The rest of the year awaits

I look at the blank outlined blocks and think of the days and weeks ahead, and wonder what they will bring.

Stitch journal for 2022

Here we are in a whole new January, and a happy new year to you. One of the things I’ve been wanting to make for a while now is a stitch journal – some sort of ongoing cloth with a little stitching every day. I sew most days anyway, of course, but hardly ever in the same place. I’ve often thought it would be interesting to see how the threads of days join up over time. I don’t keep a written diary or journal, because not that much happens in my life – which is just the way I like it, incidentally. A new year seems like a good time to start.

I’m using a long strip torn from an antique linen sheet, about 12″ wide and about 8 feet long, and I’ve mapped out a block of 31 fields that I can use as a template for each month – obviously, some months are shorter than that so I can adapt the template as necessary.
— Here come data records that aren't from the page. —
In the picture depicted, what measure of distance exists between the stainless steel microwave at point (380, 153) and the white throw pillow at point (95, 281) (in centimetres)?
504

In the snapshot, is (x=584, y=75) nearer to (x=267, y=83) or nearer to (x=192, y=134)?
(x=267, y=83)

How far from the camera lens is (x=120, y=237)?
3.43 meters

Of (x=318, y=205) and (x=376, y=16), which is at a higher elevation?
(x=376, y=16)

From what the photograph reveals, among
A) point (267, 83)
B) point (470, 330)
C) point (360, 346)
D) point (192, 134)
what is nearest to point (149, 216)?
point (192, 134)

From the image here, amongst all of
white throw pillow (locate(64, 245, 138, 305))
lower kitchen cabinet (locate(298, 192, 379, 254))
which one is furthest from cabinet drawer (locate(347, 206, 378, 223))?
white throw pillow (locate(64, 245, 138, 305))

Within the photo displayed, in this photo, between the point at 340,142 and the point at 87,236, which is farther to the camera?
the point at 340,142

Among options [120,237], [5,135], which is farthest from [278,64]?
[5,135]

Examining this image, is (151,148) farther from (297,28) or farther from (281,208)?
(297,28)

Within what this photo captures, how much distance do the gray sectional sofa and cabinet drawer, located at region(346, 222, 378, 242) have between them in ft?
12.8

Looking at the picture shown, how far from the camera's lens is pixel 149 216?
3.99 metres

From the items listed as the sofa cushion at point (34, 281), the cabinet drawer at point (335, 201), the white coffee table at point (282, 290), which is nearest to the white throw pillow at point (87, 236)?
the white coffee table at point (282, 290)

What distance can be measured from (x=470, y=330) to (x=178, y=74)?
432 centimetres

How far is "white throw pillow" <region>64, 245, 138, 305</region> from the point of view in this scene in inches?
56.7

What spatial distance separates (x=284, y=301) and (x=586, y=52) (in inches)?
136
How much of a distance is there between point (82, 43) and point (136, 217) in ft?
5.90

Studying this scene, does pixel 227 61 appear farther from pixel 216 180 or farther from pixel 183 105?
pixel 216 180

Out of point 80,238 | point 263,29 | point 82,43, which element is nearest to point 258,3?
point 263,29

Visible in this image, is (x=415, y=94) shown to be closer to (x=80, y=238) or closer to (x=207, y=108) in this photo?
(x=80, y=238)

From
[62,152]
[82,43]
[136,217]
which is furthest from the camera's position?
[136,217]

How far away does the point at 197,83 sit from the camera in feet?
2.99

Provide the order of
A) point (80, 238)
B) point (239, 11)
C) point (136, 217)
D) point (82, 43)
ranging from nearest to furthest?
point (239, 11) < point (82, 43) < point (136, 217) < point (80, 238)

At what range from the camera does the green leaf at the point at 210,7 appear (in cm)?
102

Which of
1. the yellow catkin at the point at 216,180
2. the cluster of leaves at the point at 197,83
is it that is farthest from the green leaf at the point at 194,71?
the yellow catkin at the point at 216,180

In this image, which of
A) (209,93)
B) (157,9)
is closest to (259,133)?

Each monthly block is about 8″ x 10″ altogether, so each daily field is an inch and a half or so. I will fill in a field every day for the rest of this year, and I’m hoping that the end result will look something like a cross between a map and a path through the year.

I really want this to be just thread, on one single layer of cloth – so no patching, applique, layering, lining, etc – just thread, whatever happens to be at hand, and whatever kind of stitch presents itself on the day. I will let it unfold in its own way and in its own time, and create an overall pattern (or not) as time goes by. Because I don’t know how this is going to go, I’m starting with very simple running stitches, but I think that will change as I settle in to working with this cloth.

I’m really looking forward to seeing how this unfolds. The older I get, the more quickly time seems to pass, and the more precious time seems. I’m hoping that a daily stitch journal will help me to slow down more and notice each single day for the gift that it is.